* **Problem to solve**: Please transcribe the data exactly as shown, skipping the images.
===
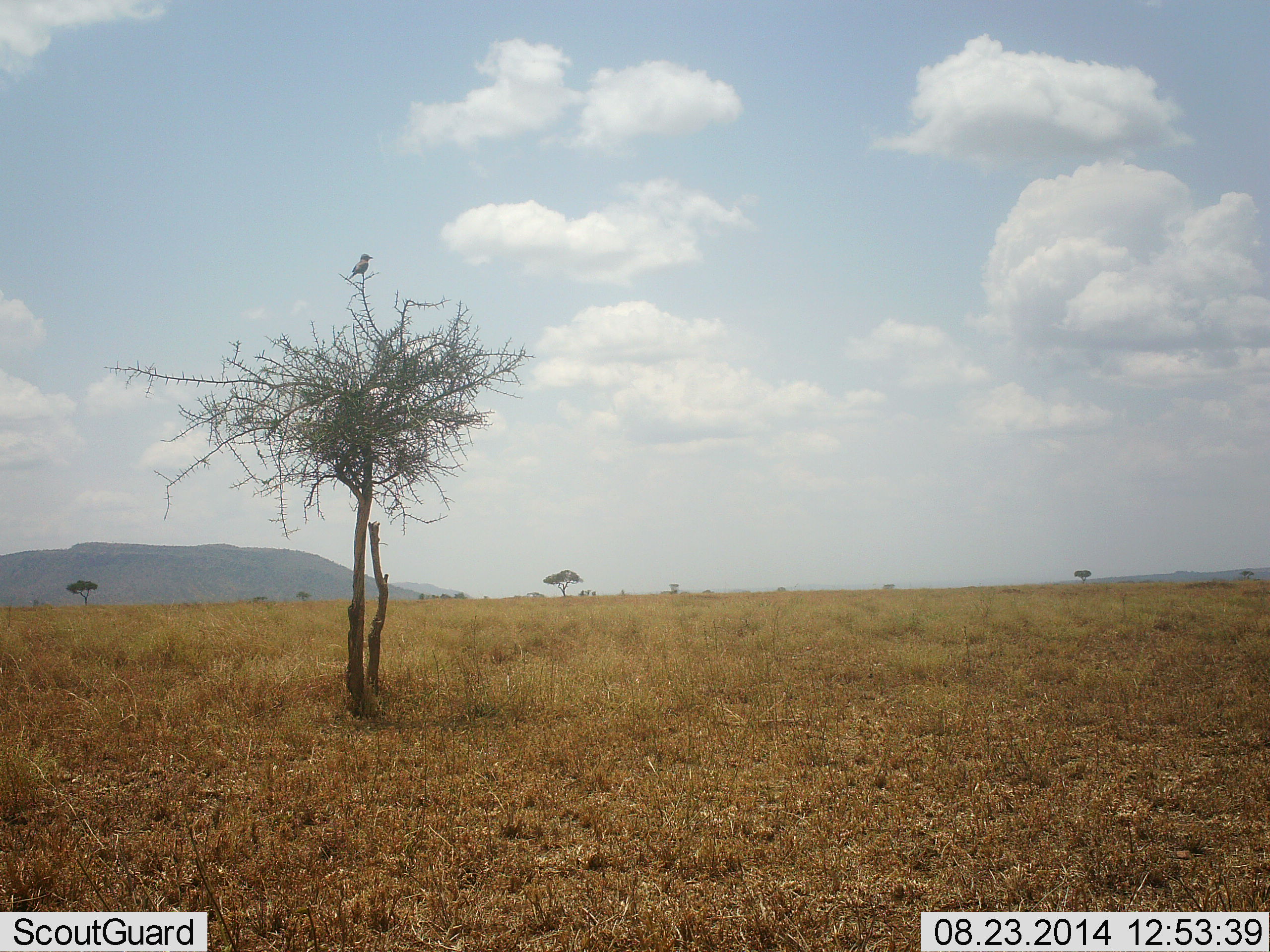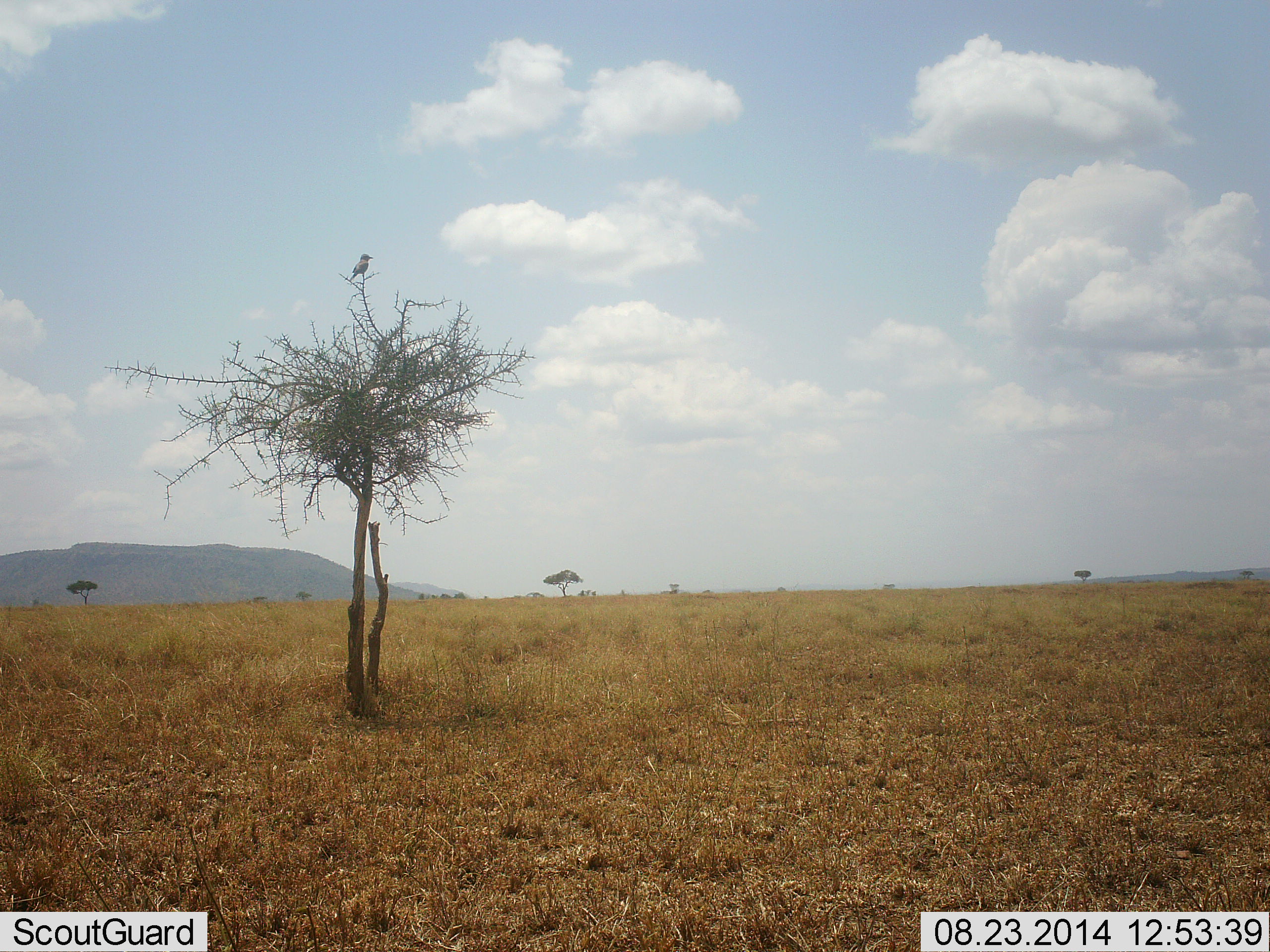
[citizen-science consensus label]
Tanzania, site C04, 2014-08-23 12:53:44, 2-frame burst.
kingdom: Animalia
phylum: Chordata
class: Aves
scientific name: Aves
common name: bird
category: otherbird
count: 1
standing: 30%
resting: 70%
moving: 0%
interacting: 0%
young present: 0%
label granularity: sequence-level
===
* **Written response**:
[citizen-science consensus label]
Tanzania, site C04, 2014-08-23 12:53:44, 2-frame burst.
kingdom: Animalia
phylum: Chordata
class: Aves
scientific name: Aves
common name: bird
category: otherbird
count: 1
standing: 30%
resting: 70%
moving: 0%
interacting: 0%
young present: 0%
label granularity: sequence-level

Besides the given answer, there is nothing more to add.